EXTRACT TO READ start

We can use the asterisk to match zero or more occurrences of the letter "o" in the string "Python". So, we would expect this to match the "o" in "Python" and the "o" in "gooooooal". Let's try it out.

In [111]:
# use findall to find all the matches in the string
print(re.search(r"Py.*n", "Pygmalion"))

<re.Match object; span=(0, 9), match='Pygmalion'>


In [112]:
print(re.search(r"Py.*n", "Python Programming"))

<re.Match object; span=(0, 17), match='Python Programmin'>


In [114]:
# just match letters between "Py" and "n"
print(re.search(r"Py[a-z]*n", "Python Programming"))

<re.Match object; span=(0, 6), match='Python'>


In [115]:
print(re.search(r"Py[a-z]*n", "Pyn"))

<re.Match object; span=(0, 3), match='Pyn'>


In [116]:
print(re.search(r"o+l+", "goldfish"))

EXTRACT TO READ end
RECORD SET start

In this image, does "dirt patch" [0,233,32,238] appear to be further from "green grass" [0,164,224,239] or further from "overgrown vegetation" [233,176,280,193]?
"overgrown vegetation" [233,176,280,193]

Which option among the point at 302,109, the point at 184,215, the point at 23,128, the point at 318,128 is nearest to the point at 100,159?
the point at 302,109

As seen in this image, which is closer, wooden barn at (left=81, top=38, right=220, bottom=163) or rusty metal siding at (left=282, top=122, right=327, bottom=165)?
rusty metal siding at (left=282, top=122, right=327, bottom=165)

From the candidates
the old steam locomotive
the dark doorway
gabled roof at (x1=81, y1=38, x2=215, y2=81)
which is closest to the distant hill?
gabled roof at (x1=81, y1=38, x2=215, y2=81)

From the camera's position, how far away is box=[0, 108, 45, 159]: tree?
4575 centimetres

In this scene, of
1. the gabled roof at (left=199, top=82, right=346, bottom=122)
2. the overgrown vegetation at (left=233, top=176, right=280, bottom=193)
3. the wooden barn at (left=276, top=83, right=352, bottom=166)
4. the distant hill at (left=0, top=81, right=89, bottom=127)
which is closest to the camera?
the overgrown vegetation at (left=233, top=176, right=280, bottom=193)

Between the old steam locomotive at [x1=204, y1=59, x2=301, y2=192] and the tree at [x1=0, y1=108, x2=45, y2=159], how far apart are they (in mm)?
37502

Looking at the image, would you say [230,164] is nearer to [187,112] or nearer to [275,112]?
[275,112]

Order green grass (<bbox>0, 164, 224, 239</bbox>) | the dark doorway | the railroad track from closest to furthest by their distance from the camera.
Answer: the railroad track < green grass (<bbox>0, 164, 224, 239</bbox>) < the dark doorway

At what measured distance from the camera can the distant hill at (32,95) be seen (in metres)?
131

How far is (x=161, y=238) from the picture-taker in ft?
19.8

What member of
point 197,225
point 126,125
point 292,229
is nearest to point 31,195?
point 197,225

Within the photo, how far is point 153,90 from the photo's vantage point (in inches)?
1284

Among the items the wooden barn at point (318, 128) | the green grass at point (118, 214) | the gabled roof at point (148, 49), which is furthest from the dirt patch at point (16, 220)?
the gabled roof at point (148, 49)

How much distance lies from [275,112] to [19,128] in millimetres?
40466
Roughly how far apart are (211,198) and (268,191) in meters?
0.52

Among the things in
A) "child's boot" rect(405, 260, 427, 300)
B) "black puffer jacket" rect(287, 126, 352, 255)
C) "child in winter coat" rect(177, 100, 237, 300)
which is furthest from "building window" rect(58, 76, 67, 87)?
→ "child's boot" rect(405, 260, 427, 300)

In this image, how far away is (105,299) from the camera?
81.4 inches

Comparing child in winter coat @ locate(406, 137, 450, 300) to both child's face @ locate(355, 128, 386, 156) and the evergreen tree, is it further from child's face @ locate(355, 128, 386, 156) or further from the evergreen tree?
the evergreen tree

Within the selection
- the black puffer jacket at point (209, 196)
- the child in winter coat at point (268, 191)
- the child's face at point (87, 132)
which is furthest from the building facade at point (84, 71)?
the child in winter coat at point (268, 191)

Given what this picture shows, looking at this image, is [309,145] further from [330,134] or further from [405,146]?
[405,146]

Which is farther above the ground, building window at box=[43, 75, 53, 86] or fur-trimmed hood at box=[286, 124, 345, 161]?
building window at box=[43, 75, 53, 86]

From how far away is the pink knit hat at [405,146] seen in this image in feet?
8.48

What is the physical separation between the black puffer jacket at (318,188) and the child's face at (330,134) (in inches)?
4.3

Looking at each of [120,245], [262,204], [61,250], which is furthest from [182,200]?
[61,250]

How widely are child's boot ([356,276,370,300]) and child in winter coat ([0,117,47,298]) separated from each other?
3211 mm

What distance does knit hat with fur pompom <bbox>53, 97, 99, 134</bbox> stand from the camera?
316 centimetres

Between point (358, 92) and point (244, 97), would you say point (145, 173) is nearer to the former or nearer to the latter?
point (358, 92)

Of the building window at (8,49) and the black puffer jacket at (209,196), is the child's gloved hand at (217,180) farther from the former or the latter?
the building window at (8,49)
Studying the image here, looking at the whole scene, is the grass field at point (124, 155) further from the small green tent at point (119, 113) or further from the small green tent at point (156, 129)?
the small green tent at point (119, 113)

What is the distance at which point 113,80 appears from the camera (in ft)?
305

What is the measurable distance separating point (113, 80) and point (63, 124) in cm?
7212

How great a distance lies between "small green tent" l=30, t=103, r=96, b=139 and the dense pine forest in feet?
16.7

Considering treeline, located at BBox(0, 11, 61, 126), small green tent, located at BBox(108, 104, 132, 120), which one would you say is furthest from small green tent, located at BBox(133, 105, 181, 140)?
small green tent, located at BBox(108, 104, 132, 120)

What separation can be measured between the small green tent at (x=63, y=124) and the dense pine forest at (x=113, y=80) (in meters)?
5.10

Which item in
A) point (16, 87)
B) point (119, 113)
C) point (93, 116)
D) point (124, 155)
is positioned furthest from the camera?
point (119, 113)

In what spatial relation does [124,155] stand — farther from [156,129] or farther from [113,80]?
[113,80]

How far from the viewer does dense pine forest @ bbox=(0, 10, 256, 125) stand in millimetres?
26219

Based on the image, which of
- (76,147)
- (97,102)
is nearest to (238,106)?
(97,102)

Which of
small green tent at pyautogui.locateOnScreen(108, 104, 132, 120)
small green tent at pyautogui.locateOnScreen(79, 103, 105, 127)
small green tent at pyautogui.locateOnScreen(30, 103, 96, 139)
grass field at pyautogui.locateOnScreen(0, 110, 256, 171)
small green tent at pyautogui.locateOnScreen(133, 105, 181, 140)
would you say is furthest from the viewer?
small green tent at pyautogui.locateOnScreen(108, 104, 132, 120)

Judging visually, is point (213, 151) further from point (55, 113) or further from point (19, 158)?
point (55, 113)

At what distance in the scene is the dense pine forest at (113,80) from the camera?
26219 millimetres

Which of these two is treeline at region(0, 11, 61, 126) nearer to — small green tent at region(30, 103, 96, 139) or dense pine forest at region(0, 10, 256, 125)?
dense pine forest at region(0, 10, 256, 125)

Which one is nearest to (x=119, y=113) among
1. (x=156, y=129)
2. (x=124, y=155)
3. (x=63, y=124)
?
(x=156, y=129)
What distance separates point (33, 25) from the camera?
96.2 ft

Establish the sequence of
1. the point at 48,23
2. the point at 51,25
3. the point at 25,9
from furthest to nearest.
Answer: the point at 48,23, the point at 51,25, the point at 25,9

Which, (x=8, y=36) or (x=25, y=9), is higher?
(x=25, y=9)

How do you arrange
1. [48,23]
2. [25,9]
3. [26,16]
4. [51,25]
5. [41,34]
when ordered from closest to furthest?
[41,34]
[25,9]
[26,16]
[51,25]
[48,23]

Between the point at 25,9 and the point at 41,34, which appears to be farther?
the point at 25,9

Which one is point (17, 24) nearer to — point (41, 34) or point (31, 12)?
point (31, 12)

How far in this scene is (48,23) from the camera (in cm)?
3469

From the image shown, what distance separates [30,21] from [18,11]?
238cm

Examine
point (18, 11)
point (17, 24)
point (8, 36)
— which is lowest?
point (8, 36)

RECORD SET end

▸ SET EXERCISE
Write out the part of the regex tutorial that opens with the words containing "We can use the" and closes with "try it out.", substituting "star symbol" for "asterisk". The listing plays no part in this work.

▸ FULL SOLUTION
We can use the star symbol to match zero or more occurrences of the letter "o" in the string "Python". So, we would expect this to match the "o" in "Python" and the "o" in "gooooooal". Let's try it out.